BAC’s reinvented Burst Festival (which has replaced Octoberfest) brought us a number of excellent examples of the sort of one-person show that sits between theatre and live art, the two reviewed here in very different ways exploring notions of womanhood lost and found.
In Phenomena, Carnesky has taken a ‘cabinet of swords’ variety act, performed previously as part of the Insect Circus show, and extended it into a 20 minute installation-performance, created in collaboration with artist Sarah Munro, and set in the attic of BAC. The audience is invited to walk through a dusty attic hung with a flotsam and jetsam of objects, fetishised remnants of a lost world of feminine accoutrements. Mirrors, hair brushes, hair clips, costume jewellery, ribbons, tea cups, printed ephemera – all sorts of bits and bobs – are artfully arranged on trays that dangle from the ceiling, or draped around banisters or posts. We are welcomed in to a little den by Phenomena, who greets us with reflections on the ‘apocalyptic fairground’ world we have entered, in which nothing new gets made and junk is the new currency. The set-piece that follows, in which a giant mutated insect is placed inside the cabinet of swords, loses a little of the magic in the closeness of the audience, but is nevertheless charming and chilling in equal measure.

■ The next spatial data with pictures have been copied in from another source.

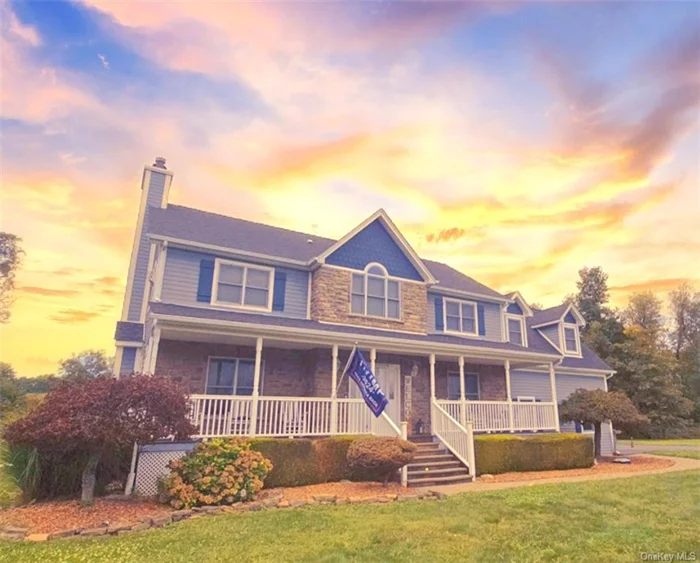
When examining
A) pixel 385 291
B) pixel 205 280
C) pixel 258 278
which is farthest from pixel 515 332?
pixel 205 280

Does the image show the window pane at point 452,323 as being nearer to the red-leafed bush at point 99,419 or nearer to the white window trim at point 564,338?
the white window trim at point 564,338

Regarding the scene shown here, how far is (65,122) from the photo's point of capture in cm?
1062

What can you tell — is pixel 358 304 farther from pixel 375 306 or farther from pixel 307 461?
pixel 307 461

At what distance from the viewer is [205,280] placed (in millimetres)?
13578

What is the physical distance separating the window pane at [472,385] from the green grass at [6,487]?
14.3m

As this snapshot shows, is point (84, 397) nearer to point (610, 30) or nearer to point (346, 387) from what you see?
point (346, 387)

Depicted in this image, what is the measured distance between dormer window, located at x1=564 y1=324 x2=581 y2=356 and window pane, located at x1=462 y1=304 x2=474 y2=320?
24.7 feet

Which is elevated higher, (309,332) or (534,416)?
(309,332)

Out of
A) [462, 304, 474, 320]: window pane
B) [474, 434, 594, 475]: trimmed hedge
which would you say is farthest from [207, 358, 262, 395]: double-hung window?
[462, 304, 474, 320]: window pane

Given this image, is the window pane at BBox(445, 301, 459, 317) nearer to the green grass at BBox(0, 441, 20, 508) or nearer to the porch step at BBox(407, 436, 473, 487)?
the porch step at BBox(407, 436, 473, 487)

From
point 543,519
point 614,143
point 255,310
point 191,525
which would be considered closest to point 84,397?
point 191,525

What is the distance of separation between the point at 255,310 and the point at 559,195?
10.8 metres

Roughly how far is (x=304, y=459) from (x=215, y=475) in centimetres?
249

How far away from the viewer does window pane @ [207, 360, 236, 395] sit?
42.9 feet
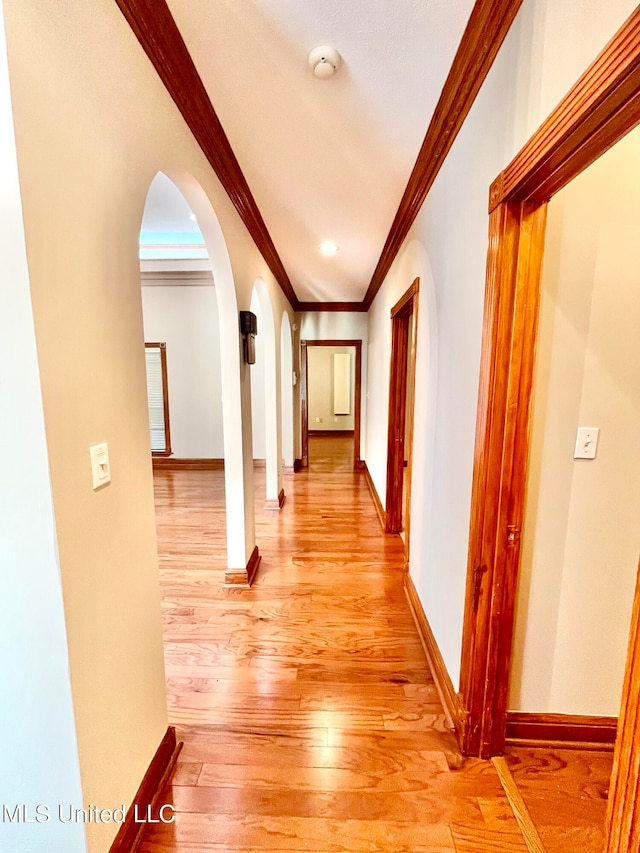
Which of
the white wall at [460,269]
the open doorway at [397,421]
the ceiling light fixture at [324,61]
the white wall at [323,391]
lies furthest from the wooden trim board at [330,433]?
the ceiling light fixture at [324,61]

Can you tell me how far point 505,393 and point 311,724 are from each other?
4.99 feet

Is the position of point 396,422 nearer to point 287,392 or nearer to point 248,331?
point 248,331

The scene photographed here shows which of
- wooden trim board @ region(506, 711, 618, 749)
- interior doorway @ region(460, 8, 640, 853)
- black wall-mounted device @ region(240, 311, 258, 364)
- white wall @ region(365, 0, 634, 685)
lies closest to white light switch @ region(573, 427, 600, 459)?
interior doorway @ region(460, 8, 640, 853)

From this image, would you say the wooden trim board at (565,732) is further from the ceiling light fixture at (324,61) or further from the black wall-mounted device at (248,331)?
the ceiling light fixture at (324,61)

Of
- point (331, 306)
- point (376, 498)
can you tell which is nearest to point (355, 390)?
point (331, 306)

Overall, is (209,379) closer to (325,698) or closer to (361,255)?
(361,255)

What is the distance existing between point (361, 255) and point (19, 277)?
10.2ft

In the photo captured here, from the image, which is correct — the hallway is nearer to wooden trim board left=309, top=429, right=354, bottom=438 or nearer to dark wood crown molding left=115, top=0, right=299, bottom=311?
dark wood crown molding left=115, top=0, right=299, bottom=311

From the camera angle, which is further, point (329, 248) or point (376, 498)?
point (376, 498)

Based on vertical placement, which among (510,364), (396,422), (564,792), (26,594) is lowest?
(564,792)

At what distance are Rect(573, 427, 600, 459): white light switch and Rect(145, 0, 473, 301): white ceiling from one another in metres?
1.34

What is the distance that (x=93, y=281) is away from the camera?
93 centimetres

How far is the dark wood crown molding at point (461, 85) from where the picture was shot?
107 cm

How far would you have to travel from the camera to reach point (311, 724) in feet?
5.03
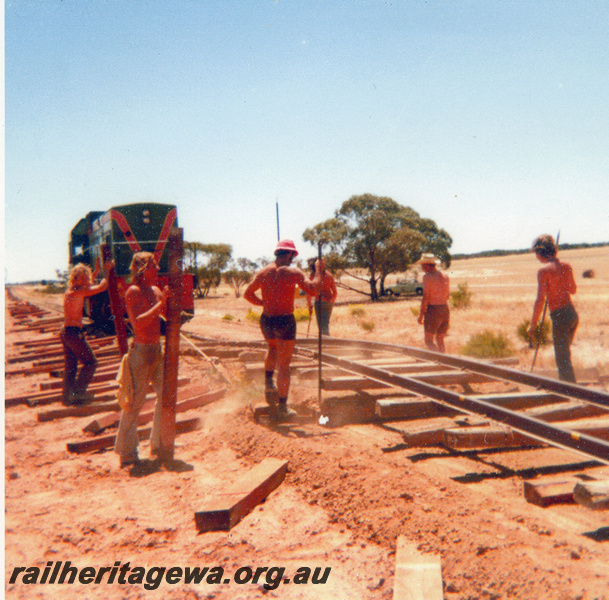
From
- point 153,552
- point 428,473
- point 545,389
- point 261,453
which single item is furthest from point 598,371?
point 153,552

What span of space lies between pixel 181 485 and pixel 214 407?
2.52 metres

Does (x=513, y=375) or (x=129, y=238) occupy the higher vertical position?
(x=129, y=238)

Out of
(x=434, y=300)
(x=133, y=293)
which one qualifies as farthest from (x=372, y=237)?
(x=133, y=293)

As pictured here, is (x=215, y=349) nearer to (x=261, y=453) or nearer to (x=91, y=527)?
(x=261, y=453)

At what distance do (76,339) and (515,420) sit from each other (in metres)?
5.57

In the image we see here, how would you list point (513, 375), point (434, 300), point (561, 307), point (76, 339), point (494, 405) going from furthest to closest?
1. point (434, 300)
2. point (76, 339)
3. point (561, 307)
4. point (513, 375)
5. point (494, 405)

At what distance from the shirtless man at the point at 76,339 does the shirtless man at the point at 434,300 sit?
462cm

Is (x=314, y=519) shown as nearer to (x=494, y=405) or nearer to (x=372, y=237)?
(x=494, y=405)

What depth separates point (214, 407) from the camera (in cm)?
659

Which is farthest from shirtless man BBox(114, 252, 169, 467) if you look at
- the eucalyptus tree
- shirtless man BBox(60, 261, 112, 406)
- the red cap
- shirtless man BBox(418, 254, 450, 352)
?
the eucalyptus tree

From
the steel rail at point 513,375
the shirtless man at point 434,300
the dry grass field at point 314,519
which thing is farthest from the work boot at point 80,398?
the shirtless man at point 434,300

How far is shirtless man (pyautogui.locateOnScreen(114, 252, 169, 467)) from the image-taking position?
4.43 m

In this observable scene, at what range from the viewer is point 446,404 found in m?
4.73

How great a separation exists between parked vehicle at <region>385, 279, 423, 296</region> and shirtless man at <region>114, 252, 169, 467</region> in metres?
31.5
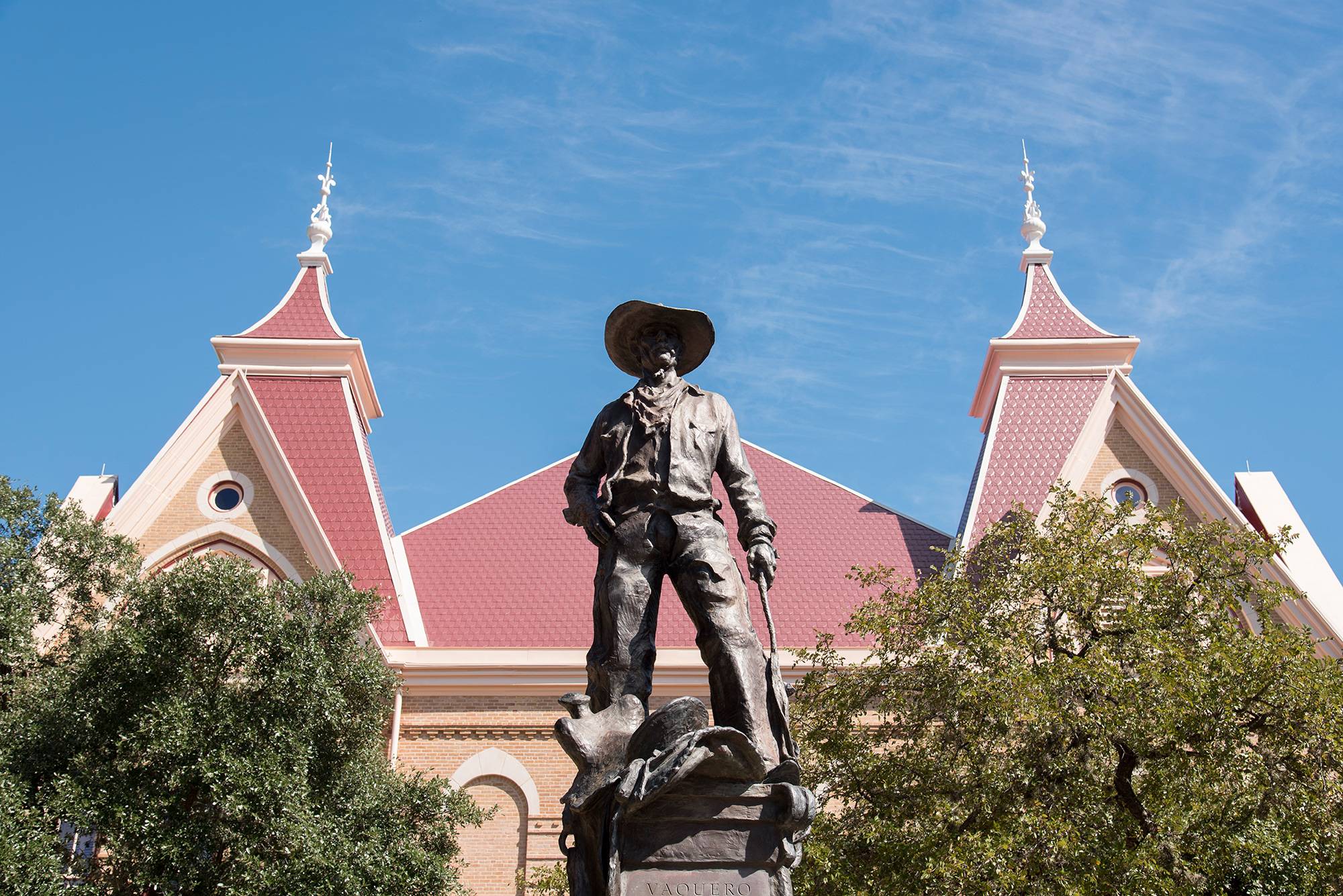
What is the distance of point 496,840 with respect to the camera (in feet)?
60.3

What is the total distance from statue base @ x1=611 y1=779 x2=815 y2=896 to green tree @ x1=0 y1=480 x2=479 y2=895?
26.3ft

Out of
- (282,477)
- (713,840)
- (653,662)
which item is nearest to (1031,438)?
→ (282,477)

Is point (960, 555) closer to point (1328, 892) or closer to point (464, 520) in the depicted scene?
point (1328, 892)

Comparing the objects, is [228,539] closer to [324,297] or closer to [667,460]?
[324,297]

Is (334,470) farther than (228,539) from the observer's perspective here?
Yes

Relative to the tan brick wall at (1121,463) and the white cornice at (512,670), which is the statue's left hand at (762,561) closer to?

Menopausal Gentleman is a for-one-night-only revival of the renowned solo show by Peggy Shaw, co-founder (with Lois Weaver) of the legendary lesbian-feminist theatre company Split Britches, who made their name with a theatre of personal politics that has eschewed polemic in favour of satire and vaudeville. Menopausal Gentleman is a perfect example of the company’s ethos in action, a part confessional monologue, part stand-up comedy, part lounge lizard crooning expose of the trials and tribulations of being a butch dyke on the cusp of menopause, and therefore facing the supreme irony of regret over losing something (‘femaleness’, ‘womanly fertility’) our heroine has to this point spent a lifetime rejecting. But, as she says: ‘What’ll I do now I don’t have the blood to blame for the anger?’ Shaw, a ’53 year old grandmother who passes for a 35 year old guy who likes the ladies’, creates an extraordinary stage persona: alive with Brooklyn bravado, h/she confesses, cajoles and entertains – a life laid bare, but always with the veil of theatrical skill keeping us so close we can almost touch, but never too close for comfort. With this sort of prestigious one-off revival, I suppose it was inevitable that the audience would be made up of die-hard fans, but she really deserved thetumultuous applause that almost brought the roof down at the end. I wasn’t the only person there who felt honoured to have had a chance to witness a performance that has gone down in history as one of theatre’s seminal moments.